Why is stealth secondary queried for address of primary?
Barry Margolin
barmar at genuity.net
Fri Jun 16 20:44:29 UTC 2000
In article <394a64d9$0$24109 at wodc7nh6.news.uu.net>,
Super-User <root at tsi-telsys.com> wrote:
>In article <200006152123.HAA04977 at bsdi.dv.isc.org>,
> Mark.Andrews at nominum.com writes:
>>
>>> At 07:12 PM 06/15/00 +1000, Mark.Andrews at nominum.com wrote:
>>> >
>>> > Well nameservers send out the current set of nameservers for the
>>> > zone as found in the zone. If you want a server to be a stealh
>>> > server don't=A0list it in the zone or the parent zone.
>>>
>>> Yes, I understand that.

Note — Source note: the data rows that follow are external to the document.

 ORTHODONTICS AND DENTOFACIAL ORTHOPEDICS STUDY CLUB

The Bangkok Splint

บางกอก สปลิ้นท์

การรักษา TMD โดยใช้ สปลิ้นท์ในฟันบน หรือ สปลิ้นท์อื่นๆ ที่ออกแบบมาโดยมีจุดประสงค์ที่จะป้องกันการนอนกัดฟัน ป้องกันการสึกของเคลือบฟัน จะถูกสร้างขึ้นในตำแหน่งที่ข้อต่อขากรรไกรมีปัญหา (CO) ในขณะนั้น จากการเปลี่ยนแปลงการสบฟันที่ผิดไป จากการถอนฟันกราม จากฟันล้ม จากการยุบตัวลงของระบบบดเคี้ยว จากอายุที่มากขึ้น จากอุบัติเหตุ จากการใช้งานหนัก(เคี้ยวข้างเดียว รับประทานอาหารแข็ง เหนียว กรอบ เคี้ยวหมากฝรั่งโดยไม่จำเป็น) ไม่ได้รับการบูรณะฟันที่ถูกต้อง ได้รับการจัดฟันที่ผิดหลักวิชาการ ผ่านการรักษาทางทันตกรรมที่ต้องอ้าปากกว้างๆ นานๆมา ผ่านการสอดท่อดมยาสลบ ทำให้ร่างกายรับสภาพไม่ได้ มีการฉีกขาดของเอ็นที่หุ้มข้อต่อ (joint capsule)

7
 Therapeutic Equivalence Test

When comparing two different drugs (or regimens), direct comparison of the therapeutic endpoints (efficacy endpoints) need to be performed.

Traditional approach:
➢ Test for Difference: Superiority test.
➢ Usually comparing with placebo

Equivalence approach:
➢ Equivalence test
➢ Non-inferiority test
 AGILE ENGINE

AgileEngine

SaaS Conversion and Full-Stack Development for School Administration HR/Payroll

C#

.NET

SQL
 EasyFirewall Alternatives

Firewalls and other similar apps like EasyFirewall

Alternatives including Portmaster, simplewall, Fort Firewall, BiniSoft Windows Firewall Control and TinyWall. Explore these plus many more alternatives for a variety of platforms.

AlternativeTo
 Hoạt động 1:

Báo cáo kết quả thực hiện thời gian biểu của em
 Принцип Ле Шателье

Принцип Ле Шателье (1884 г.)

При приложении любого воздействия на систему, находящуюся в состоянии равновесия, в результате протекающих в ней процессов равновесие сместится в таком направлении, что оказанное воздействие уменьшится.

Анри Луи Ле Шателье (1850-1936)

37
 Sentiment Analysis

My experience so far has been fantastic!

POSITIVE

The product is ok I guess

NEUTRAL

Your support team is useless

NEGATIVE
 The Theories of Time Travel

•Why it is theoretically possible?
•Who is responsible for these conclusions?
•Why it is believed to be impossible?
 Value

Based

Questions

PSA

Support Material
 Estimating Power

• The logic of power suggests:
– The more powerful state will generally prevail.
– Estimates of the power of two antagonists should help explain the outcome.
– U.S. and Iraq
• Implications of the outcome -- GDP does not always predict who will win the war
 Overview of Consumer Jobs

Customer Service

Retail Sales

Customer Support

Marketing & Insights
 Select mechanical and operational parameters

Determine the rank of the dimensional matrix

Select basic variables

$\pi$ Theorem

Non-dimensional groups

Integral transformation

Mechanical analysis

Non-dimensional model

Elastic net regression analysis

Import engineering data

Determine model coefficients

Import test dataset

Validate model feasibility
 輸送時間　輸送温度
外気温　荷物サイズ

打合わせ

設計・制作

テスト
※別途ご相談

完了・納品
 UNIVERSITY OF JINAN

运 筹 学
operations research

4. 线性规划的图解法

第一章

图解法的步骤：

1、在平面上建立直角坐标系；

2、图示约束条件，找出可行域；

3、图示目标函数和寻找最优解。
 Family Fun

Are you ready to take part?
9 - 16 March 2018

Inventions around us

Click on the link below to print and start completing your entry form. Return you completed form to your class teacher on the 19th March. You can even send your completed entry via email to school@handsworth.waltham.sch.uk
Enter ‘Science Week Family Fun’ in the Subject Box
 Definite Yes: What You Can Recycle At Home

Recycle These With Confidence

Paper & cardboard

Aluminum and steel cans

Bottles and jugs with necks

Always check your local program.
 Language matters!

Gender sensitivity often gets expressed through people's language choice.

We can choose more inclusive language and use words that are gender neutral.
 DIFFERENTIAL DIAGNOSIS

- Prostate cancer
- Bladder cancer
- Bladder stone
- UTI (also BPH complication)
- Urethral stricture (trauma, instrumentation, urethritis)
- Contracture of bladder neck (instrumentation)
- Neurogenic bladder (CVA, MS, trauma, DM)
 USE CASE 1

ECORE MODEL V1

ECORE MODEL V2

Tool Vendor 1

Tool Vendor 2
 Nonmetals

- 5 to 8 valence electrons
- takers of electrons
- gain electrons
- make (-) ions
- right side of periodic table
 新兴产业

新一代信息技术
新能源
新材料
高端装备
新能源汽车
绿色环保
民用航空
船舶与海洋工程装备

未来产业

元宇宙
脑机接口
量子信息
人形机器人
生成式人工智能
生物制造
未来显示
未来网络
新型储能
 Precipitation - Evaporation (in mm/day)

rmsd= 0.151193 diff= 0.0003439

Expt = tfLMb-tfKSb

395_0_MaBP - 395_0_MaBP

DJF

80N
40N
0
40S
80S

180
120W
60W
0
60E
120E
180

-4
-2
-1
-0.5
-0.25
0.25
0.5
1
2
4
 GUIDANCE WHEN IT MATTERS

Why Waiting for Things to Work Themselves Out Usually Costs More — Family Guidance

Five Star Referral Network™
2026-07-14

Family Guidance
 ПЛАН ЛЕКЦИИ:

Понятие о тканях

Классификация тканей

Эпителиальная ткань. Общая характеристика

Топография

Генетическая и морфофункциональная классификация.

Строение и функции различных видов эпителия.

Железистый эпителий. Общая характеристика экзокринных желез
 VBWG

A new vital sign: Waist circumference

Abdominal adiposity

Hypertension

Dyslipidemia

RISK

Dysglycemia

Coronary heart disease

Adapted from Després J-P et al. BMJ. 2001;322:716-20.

I used the wrong term -- I said stealth only
>>> because it it's not listed in the root servers. I just haven't updated my
>>> domain record yet.
>
>Could you explain that? For a stealth server, is it sufficient to put a
>"notify no" in each zone stanza? what does "don't=A0list it in the zone"
>mean?
A stealth server is a server that isn't mentioned in any NS records, so
that no one knows to query it. Typically it's a server local to the
network that's using the domain, and listed in the client machines'
resolver settings (e.g. /etc/resolv.conf). "Don't list in the zone" means
not to put:
thisdomain.com. IN NS stealthNS.thisdomain.com.
in the zone file.
You probably want to put:
also-notify { address of stealthNS; };
in the zone stanza, since by default only the servers listed in NS records
are notified.
--
Barry Margolin, barmar at genuity.net
Genuity, Burlington, MA
*** DON'T SEND TECHNICAL QUESTIONS DIRECTLY TO ME, post them to newsgroups.
Please DON'T copy followups to me -- I'll assume it wasn't posted to the group.